**Exercise directions**
Reproduce all of the data below, replacing "concrete building" with "stone building" wherever it occurs and leaving everything else unchanged.

**Data listing**
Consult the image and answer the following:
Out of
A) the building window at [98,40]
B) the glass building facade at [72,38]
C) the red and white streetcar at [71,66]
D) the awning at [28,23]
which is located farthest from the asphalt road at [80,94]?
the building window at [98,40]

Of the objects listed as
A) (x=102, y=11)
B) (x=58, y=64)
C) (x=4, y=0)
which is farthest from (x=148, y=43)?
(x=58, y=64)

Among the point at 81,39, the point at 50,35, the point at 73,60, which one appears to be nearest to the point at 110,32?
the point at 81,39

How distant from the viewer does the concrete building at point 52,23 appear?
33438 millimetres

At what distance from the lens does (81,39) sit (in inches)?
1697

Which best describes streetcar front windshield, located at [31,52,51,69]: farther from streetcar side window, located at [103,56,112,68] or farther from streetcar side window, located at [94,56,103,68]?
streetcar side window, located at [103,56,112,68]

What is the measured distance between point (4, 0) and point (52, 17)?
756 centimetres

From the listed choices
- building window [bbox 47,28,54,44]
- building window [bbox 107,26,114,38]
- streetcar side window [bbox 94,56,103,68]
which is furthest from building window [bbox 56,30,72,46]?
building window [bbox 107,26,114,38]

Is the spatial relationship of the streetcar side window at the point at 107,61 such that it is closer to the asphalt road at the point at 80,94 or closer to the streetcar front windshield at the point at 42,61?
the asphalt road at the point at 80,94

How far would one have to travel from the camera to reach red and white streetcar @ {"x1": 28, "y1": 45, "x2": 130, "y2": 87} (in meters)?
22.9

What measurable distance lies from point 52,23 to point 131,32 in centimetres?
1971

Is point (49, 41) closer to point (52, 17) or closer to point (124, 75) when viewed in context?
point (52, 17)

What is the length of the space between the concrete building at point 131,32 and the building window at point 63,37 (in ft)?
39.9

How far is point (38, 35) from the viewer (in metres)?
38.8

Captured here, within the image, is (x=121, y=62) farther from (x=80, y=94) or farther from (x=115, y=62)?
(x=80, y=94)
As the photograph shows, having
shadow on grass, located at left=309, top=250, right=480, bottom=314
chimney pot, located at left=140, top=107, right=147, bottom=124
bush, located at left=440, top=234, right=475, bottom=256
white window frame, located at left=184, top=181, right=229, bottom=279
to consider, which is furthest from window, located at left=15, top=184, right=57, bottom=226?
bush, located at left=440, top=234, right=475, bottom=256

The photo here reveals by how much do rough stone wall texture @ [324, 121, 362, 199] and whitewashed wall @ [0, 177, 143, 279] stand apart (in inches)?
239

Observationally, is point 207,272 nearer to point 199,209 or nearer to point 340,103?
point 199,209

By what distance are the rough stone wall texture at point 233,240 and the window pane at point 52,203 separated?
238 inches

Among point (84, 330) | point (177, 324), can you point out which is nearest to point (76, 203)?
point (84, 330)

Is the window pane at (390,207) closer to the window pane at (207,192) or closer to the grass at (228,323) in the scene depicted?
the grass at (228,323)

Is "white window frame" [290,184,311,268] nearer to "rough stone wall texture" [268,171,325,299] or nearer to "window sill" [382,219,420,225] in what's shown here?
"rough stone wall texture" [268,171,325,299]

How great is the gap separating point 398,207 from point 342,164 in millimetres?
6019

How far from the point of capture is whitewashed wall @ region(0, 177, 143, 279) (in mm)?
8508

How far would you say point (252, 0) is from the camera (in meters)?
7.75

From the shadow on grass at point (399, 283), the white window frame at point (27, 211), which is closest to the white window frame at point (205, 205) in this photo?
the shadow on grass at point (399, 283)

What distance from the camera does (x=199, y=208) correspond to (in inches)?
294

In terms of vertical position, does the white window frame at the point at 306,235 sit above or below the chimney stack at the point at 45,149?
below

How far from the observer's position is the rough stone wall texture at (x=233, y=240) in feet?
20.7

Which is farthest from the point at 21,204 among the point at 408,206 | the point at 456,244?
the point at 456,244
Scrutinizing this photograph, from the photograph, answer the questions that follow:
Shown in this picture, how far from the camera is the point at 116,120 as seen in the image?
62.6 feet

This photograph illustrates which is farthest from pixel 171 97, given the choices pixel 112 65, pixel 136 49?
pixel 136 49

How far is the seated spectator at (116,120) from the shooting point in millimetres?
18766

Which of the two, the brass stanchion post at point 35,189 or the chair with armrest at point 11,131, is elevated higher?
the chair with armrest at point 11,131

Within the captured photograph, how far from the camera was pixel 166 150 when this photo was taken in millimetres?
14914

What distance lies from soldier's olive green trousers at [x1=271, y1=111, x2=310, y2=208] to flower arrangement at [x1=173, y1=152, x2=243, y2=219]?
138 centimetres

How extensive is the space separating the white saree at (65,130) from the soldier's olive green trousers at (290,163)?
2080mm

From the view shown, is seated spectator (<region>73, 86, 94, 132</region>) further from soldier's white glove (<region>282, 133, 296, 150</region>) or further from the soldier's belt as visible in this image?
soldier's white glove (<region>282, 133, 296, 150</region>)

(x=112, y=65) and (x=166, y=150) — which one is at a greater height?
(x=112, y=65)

**Solution to this exercise**
Consult the image and answer the following:
Out of
A) the building window at [98,40]
B) the glass building facade at [72,38]
C) the red and white streetcar at [71,66]
D) the awning at [28,23]
which is located farthest from the asphalt road at [80,94]?
the building window at [98,40]

Of the objects listed as
A) (x=102, y=11)
B) (x=58, y=64)
C) (x=4, y=0)
which is farthest from (x=148, y=43)?
(x=58, y=64)

Among the point at 81,39, the point at 50,35, the point at 73,60, which one appears to be nearest to the point at 110,32?
the point at 81,39

How distant from the viewer does the stone building at point 52,23 appear?
33438 millimetres

At what distance from the lens does (81,39) sit (in inches)?
1697

Which best describes streetcar front windshield, located at [31,52,51,69]: farther from streetcar side window, located at [103,56,112,68] or farther from streetcar side window, located at [94,56,103,68]?
streetcar side window, located at [103,56,112,68]

What is the measured distance between point (4, 0) and point (52, 17)?
756 centimetres

From the listed choices
- building window [bbox 47,28,54,44]
- building window [bbox 107,26,114,38]
- streetcar side window [bbox 94,56,103,68]
which is furthest from building window [bbox 56,30,72,46]?
building window [bbox 107,26,114,38]

Is the spatial relationship of the streetcar side window at the point at 107,61 such that it is closer to the asphalt road at the point at 80,94 or closer to the streetcar front windshield at the point at 42,61?
the asphalt road at the point at 80,94

How far would one have to travel from the camera to reach red and white streetcar @ {"x1": 28, "y1": 45, "x2": 130, "y2": 87} (in meters)?
22.9

What measurable distance lies from point 52,23 to point 131,32 in centimetres?
1971

Is point (49, 41) closer to point (52, 17) or closer to point (124, 75) when viewed in context?
point (52, 17)

What is the length of the space between the stone building at point 131,32 and the building window at point 63,37 (in ft)?
39.9

How far is point (38, 35) from the viewer (in metres)?
38.8

Captured here, within the image, is (x=121, y=62) farther from (x=80, y=94) or farther from (x=115, y=62)?
(x=80, y=94)
As the photograph shows, having
shadow on grass, located at left=309, top=250, right=480, bottom=314
chimney pot, located at left=140, top=107, right=147, bottom=124
bush, located at left=440, top=234, right=475, bottom=256
white window frame, located at left=184, top=181, right=229, bottom=279
to consider, which is furthest from window, located at left=15, top=184, right=57, bottom=226?
bush, located at left=440, top=234, right=475, bottom=256

The photo here reveals by how much do rough stone wall texture @ [324, 121, 362, 199] and whitewashed wall @ [0, 177, 143, 279] stand apart (in inches)?
239

Observationally, is point 207,272 nearer to point 199,209 or nearer to point 340,103?
point 199,209

By what distance are the rough stone wall texture at point 233,240 and the window pane at point 52,203 separated?
238 inches

Among point (84, 330) | point (177, 324), can you point out which is nearest to point (76, 203)?
point (84, 330)

Is the window pane at (390,207) closer to the window pane at (207,192) or closer to the grass at (228,323) in the scene depicted?
the grass at (228,323)

Is "white window frame" [290,184,311,268] nearer to "rough stone wall texture" [268,171,325,299] or nearer to "window sill" [382,219,420,225] in what's shown here?
"rough stone wall texture" [268,171,325,299]

How great is the gap separating point 398,207 from point 342,164 in millimetres?
6019

How far from the point of capture is whitewashed wall @ region(0, 177, 143, 279) (in mm)?
8508

How far would you say point (252, 0) is from the camera (in meters)?
7.75

From the shadow on grass at point (399, 283), the white window frame at point (27, 211), which is closest to the white window frame at point (205, 205) in this photo?
the shadow on grass at point (399, 283)

What distance from the camera does (x=199, y=208) correspond to (in inches)?
294

In terms of vertical position, does the white window frame at the point at 306,235 sit above or below the chimney stack at the point at 45,149?
below

How far from the observer's position is the rough stone wall texture at (x=233, y=240) in feet?
20.7

Which is farthest from the point at 21,204 among the point at 408,206 | the point at 456,244?
the point at 456,244
Scrutinizing this photograph, from the photograph, answer the questions that follow:
Shown in this picture, how far from the camera is the point at 116,120 as seen in the image?
62.6 feet

This photograph illustrates which is farthest from pixel 171 97, given the choices pixel 112 65, pixel 136 49?
pixel 136 49

How far is the seated spectator at (116,120) from the shooting point in millimetres?
18766

Which of the two, the brass stanchion post at point 35,189 or the chair with armrest at point 11,131, is elevated higher?
the chair with armrest at point 11,131

Within the captured photograph, how far from the camera was pixel 166 150 when this photo was taken in millimetres?
14914

What distance lies from soldier's olive green trousers at [x1=271, y1=111, x2=310, y2=208] to flower arrangement at [x1=173, y1=152, x2=243, y2=219]?
138 centimetres

How extensive is the space separating the white saree at (65,130) from the soldier's olive green trousers at (290,163)?
2080mm

From the view shown, is seated spectator (<region>73, 86, 94, 132</region>) further from soldier's white glove (<region>282, 133, 296, 150</region>) or further from the soldier's belt as visible in this image?
soldier's white glove (<region>282, 133, 296, 150</region>)

(x=112, y=65) and (x=166, y=150) — which one is at a greater height?
(x=112, y=65)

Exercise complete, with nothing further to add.